Gabardine is meant to be quite hard wearing isn't it?
Not really. It's also uncomfortable. Durable is a very tricky word because so much depends not only on the qualities of the cloth but how they're prepared by the tailor, sewed together and fitted, cleaned, stored cared for etc... It is not unheard of for a "delicate" fabric well tailored and cared for to outlast a "hardy" fabric treated badly.

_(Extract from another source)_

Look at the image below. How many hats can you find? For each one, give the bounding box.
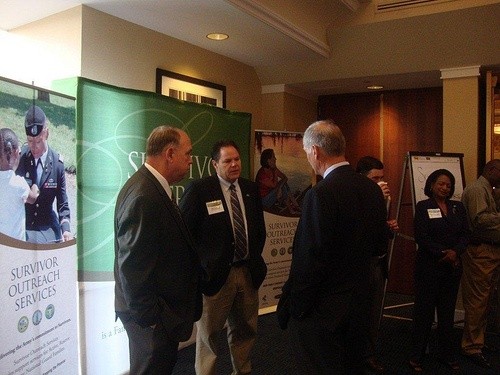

Free-riding on this thread, I've had problems with some of my suit pants, which have tended to wear out relatively quickly in the crotch (presumably due to the constant rubbing of muscular (read: fat) thighs). The tailors I frequent have remedied this, somewhat, by inserting a crotch piece, but I wonder if there are any year-round fabrics that forumites might recommend that are hardy enough to obviate the need for a crotch piece?
Has anyone had a quality 8-10oz fabric suit, in a high super's, disintegrate on them after a few wearings?
super 1000's
Yes. Lora Piana . . . never again.
I've had pretty crappy luck with LP, too, actually. Except for one overcoat, oddly enough. The suits wear down in the 'bows like it's their job. But the coats are nice.
there are tons of LP fabric suits, even cheaply made ones, that I see going strong after many years. You just seem to have bad luck with everything other than Rubinacci.
You asked if anyone ever had problems with a super worsted wearing out. I did. It came out of a swatch book at Oxxford, so I assume it was not a cheap or low-end cloth. It is the only cloth I've had trouble with--regardless of the suit's maker. After four or five wearings, pulls began appearing.